Social scientists call this “historical trauma,” and it is a very real phenomenon. Research has shown that the effects of these events from long ago are handed down from generation to generation and still influence attitudes and behaviors today.
For example, in the time of slavery, the African American community was largely matriarchal, and fatherhood was devalued as children and fathers were often separated by the slave owners. Runaway slaves were often apprehended by law enforcement, leading to a distrust of police. Fast forward 150 years, and the African American community is still struggling with some of the lingering effects of these actions.
For many years, large groups of Native American children were involuntarily sent off to boarding schools, where they were subjected to physical abuse and the erasure of their cultural beliefs. Although this policy of assimilation is now regarded as an abject failure, the effects are still felt by Native Americans today. Telling the current generation to “get over it” is much easier said than done.

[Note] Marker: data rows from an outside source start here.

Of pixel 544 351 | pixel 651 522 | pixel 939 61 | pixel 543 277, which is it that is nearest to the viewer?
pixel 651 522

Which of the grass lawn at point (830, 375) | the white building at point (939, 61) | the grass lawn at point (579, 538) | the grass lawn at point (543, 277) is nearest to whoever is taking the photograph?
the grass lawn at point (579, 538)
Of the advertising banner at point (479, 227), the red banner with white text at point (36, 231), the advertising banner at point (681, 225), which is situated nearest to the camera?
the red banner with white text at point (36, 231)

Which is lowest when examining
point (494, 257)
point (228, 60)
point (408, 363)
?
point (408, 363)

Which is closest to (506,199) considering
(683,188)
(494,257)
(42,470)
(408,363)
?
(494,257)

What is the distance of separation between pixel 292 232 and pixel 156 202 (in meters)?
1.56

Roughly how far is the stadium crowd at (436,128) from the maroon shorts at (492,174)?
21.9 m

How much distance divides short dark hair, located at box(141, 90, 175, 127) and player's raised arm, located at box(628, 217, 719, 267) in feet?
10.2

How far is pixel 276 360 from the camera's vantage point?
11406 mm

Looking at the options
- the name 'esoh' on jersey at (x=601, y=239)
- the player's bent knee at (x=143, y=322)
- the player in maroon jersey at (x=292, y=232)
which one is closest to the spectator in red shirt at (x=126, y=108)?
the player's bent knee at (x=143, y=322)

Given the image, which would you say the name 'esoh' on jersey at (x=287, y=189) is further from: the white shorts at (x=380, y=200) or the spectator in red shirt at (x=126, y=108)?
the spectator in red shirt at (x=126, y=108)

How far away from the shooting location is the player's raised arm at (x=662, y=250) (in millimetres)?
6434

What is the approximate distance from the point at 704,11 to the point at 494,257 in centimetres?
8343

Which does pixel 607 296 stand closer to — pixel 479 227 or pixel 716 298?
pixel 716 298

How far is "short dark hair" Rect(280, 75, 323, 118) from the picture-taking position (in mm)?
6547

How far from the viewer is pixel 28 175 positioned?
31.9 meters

As judges, we see some of these effects every day. People of Color in the United States are significantly more likely to live in poverty, have difficulty obtaining housing and employment, and experience shorter life expectancies than White Americans. Communities of Color are dramatically overrepresented in our criminal justice system, both at the state and federal levels. People of Color are far more likely to end up in prison than White Americans. This has an additional ripple effect of limiting political representation in these communities, as convicted felons lose the right to vote for years, if not forever.
To be clear, none of this is a defense to any criminal behavior. People are still responsible for their individual actions. But as a society, we have to be willing to have an honest conversation about these historical events. We have to tailor current government policies to mitigate the effects of this historical trauma.
For those of us whose skin is white, we have to acknowledge the past and listen to these stories. Hopefully with a better understanding, we can gradually start to undo the damage.
Dale Harris is a 6th Judicial District judge in the St. Louis County Courthouse in Duluth.